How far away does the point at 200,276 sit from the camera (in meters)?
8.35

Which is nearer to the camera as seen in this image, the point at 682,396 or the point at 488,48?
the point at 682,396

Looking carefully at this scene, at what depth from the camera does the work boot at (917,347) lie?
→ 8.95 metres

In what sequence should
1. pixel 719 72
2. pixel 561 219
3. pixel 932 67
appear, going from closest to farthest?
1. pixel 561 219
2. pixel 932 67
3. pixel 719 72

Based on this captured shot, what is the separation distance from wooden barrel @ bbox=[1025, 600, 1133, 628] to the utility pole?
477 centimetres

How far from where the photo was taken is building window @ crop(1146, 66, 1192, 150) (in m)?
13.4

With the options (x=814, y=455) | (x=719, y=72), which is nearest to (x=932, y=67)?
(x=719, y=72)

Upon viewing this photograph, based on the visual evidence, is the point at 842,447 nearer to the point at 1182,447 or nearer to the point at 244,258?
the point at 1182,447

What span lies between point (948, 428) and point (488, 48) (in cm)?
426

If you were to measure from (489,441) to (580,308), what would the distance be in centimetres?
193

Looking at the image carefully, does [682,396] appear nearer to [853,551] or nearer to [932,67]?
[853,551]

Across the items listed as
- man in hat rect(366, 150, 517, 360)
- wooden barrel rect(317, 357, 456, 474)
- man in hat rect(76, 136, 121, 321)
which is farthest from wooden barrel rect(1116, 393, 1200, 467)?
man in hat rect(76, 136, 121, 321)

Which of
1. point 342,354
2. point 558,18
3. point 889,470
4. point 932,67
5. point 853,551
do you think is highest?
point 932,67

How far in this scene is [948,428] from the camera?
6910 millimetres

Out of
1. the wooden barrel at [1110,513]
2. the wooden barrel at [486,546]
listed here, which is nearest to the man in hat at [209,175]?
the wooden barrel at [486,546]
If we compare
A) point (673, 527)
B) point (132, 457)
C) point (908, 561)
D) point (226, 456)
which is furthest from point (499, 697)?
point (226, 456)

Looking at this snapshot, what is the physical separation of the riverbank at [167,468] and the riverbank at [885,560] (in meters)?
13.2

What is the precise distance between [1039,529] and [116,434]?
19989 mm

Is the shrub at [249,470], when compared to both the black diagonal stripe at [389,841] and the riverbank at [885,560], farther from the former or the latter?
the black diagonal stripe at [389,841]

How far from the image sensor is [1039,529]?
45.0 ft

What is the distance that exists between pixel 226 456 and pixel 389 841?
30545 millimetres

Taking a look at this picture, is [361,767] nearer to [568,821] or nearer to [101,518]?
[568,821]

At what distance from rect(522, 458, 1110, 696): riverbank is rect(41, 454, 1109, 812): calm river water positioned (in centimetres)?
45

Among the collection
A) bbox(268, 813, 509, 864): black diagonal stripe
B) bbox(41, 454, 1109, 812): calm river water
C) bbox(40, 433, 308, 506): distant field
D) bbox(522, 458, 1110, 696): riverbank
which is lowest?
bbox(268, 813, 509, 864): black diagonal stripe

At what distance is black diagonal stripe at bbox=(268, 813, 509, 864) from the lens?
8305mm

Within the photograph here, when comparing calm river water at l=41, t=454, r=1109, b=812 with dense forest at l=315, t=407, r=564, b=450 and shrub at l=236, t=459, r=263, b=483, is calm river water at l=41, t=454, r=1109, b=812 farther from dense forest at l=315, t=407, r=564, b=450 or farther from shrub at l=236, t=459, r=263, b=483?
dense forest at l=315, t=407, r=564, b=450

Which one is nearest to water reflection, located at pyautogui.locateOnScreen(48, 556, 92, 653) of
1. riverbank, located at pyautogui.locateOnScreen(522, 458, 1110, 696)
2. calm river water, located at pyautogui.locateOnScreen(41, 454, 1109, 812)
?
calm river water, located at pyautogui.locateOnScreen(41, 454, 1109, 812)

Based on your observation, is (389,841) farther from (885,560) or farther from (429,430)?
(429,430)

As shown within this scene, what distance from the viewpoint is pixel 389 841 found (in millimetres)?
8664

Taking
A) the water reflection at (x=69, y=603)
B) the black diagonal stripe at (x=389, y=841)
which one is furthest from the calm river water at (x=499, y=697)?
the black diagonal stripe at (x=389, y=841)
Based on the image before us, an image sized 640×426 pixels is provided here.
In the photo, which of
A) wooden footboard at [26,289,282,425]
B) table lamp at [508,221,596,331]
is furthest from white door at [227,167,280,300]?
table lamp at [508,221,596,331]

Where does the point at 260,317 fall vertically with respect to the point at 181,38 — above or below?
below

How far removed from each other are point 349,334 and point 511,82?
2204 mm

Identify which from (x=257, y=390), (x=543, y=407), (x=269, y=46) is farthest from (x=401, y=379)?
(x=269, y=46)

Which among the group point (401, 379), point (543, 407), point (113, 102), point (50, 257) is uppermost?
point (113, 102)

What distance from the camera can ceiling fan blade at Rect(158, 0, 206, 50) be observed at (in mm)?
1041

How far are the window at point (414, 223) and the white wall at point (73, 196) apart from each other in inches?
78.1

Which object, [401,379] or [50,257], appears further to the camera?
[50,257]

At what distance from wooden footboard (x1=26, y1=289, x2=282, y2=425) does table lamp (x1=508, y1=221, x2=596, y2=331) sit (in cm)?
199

:::::

__Directive__.
Set down, unchanged, the line that contains "Based on the image" together with every later line in the records, through the last one.

__Expected answer__.
Based on the image before us, an image sized 640×426 pixels is provided here.
In the photo, which of
A) wooden footboard at [26,289,282,425]
B) table lamp at [508,221,596,331]
is furthest from white door at [227,167,280,300]?
table lamp at [508,221,596,331]

Where does the point at 260,317 fall vertically with respect to the point at 181,38 — above or below?
below

How far removed from each other are point 349,334 and point 511,82?
2204 mm

Identify which from (x=257, y=390), (x=543, y=407), (x=269, y=46) is farthest from (x=401, y=379)?
(x=269, y=46)

Which among the group point (401, 379), point (543, 407), point (113, 102), point (50, 257) is uppermost?
point (113, 102)

What distance from the camera can ceiling fan blade at Rect(158, 0, 206, 50) be observed at (in mm)?
1041

How far are the window at point (414, 223) and the white wall at point (73, 196) apart from each other in inches?
78.1

Which object, [401,379] or [50,257], appears further to the camera?
[50,257]

At what distance from wooden footboard (x1=26, y1=289, x2=282, y2=425) does table lamp (x1=508, y1=221, x2=596, y2=331) sit (in cm)?
199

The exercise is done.